Monday, July 21, 2014

Flourless Chocolate Almond Cake

Flourless Chocolate Almond Cake












If you've been looking for a decadently rich flourless chocolate cake to add to your repertoire, this chocolate almond cake is simply the best there is.  It is by far the most heavenly thing I've eaten all year. 

Almond flour and cocoa combined with butter, eggs and melted chocolate make a cake that is decadently dense and moist while still feeling light because of the fine crumb in the finished cake.  Almond spiked chocolate ganache crowns this masterpiece catapulting this one to new heights of luxury.   

And if you want your cake to look as spectacular as it tastes, be sure to check out my video tutorial below for decorating tips.

Flourless Chocolate Almond Cake
Prep time: 10 min
Bake time: 50-55 min
Servings: 12 Slices

Ingredients for the Cake      
  • 2 cups ground almonds  
  • ½ cup unsweetened cocoa 
  • 1 tsp baking powder
  • ½ tsp baking soda
  • 6 eggs 
  • 1 ¼ cup sugar
  • ¼ - ½ tsp almond extract (depending on how strong you want the almond flavor)
  • 2 tbsp strong black coffee
  • ½ cup butter (1 stick chopped)
  • 4 oz semisweet chocolate
  • ½ cup of sliced almonds (for the border)

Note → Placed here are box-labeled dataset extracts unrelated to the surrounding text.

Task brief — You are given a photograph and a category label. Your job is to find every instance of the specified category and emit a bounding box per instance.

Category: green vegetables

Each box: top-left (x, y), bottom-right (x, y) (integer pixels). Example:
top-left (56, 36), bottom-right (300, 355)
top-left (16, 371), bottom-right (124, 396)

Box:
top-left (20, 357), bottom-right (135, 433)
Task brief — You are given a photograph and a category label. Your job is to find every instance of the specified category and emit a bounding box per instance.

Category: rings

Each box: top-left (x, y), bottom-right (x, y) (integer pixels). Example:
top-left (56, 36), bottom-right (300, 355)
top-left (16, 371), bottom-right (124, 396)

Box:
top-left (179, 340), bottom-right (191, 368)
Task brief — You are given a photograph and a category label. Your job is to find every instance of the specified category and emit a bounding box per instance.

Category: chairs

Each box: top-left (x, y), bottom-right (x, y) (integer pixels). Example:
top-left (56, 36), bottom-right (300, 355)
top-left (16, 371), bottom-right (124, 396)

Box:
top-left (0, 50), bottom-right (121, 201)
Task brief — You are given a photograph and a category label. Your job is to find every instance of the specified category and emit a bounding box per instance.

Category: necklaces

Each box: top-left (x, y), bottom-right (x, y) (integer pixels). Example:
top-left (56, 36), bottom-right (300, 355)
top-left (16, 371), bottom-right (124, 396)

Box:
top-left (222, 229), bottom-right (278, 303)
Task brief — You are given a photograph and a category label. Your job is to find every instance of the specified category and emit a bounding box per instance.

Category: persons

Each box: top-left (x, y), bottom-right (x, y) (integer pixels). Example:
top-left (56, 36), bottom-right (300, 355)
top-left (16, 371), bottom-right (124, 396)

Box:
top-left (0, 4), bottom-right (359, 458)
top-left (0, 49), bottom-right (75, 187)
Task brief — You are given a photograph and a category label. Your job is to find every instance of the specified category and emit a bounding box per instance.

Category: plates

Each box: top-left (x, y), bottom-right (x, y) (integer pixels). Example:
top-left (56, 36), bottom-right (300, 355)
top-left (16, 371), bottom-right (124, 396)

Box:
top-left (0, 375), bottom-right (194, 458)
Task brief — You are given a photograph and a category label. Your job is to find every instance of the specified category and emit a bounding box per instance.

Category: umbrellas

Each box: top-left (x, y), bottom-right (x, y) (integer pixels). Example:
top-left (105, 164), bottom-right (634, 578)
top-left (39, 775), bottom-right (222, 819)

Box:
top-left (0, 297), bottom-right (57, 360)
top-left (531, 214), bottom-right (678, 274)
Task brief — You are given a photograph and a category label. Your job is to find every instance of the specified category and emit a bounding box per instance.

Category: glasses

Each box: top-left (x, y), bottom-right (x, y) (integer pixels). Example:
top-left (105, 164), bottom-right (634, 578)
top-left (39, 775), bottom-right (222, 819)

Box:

Ingredients for the Ganache
  • 4 oz semisweet chocolate 
  • ½ cup heavy cream
  • 1/8 tsp of almond extract

Ingredients for the Writing Glaze
  • ¾ cup confectioners’ sugar
  • 2 tbsp heavy cream
Video Tutorial




Instructions
  1. Preheat the oven to 325°F (or 163 °C) and spray a 9 inch nonstick cake pan with cooking spray then add a circle of parchment to the bottom of the pan and spray it again.
  2. For the batter, sift together the almond flour, cocoa, baking powder and baking soda and set aside.
  3. In a large bowl whisk together the eggs, granulated sugar, almond extract and coffee until the egg mixture is completely smooth and starts to get a little lighter in color and set aside. 
  4. In a microwave safe bowl combine the semisweet chocolate and butter then microwave at 80% power, in 30 second increments, stirring after each session until you've got them both melted nicely and well combined. 
  5. Pour the chocolate mixture into egg mixture and whisk until well combined.
  6. Add the dry ingredients to the wet ingredients and mix with a rubber spatula until well combine being sure to scrape down  the bottom and sides of the bowl as you go.  
  7. Pour the batter into the prepared pan then tap the pan a few times on the table to level  out the batter.  Bake it for 50- 55 minutes or until a toothpick inserted comes out clean.   (I baked it 52 minutes)
  8. Allow the cake to rest in the pan for 5-10 minutes then loosen the edges all the way around with a paring knife. 
  9. Place a cake plate or serving dish on top of the pan and invert the cake.  Peel off the parchment and let it cool for at least a half hour before topping.
  10. To make the ganache, in a microwave safe bowl combine the semisweet chocolate, heavy cream, and almond extract then microwave it at 80% power in 30 second increments stirring after each session until you've got a smooth glossy ganache. 
  11. Let the ganache cool for a few minutes then pour it in the center of the cooled cake.  Slowly rotate the cake letting the ganache get just to the edges at first, then begin to let it run over the edges a little all the way around.  Once it looks pretty even along the whole perimeter clean up the edges of the cake plate with a damp paper towel.
  12. To decorate the cake sprinkle about a 2 inch border of sliced almonds around the edge. 
  13. To decorate it further you’ll need to make the writing glaze by stirring together about ¾ of confectioner’s sugar with about 2 tablespoons of heavy cream until you have a pretty thick smooth glaze.
  14. Load it into a piping bag and snip off a tiny corner. 
  15. To draw on the almond blossom I started by going around the edge of the almond border 2-3 times for a look similar to a grape vine wreath.  With each pass around the cake you can compensate if the initial circle was off a little bit. 
  16. To draw on the five petaled, almond blossom I started slightly off to one side, picked a center point for the blossom then drew in the five petals with the first 2 petals running straight off into the border.
  17. Next I tried to define the center of the blossom a little with the five tiny pointed things characteristic of an almond blossom (one coming in between each petal) and I added a little more glaze to the center to help define it more.  To help balance out the design I added a small bud off to one side and a row of dots along the other edge.  (be sure to check out the video tutorial)
  18. Chill the cake for a few hours to set the ganache and serve.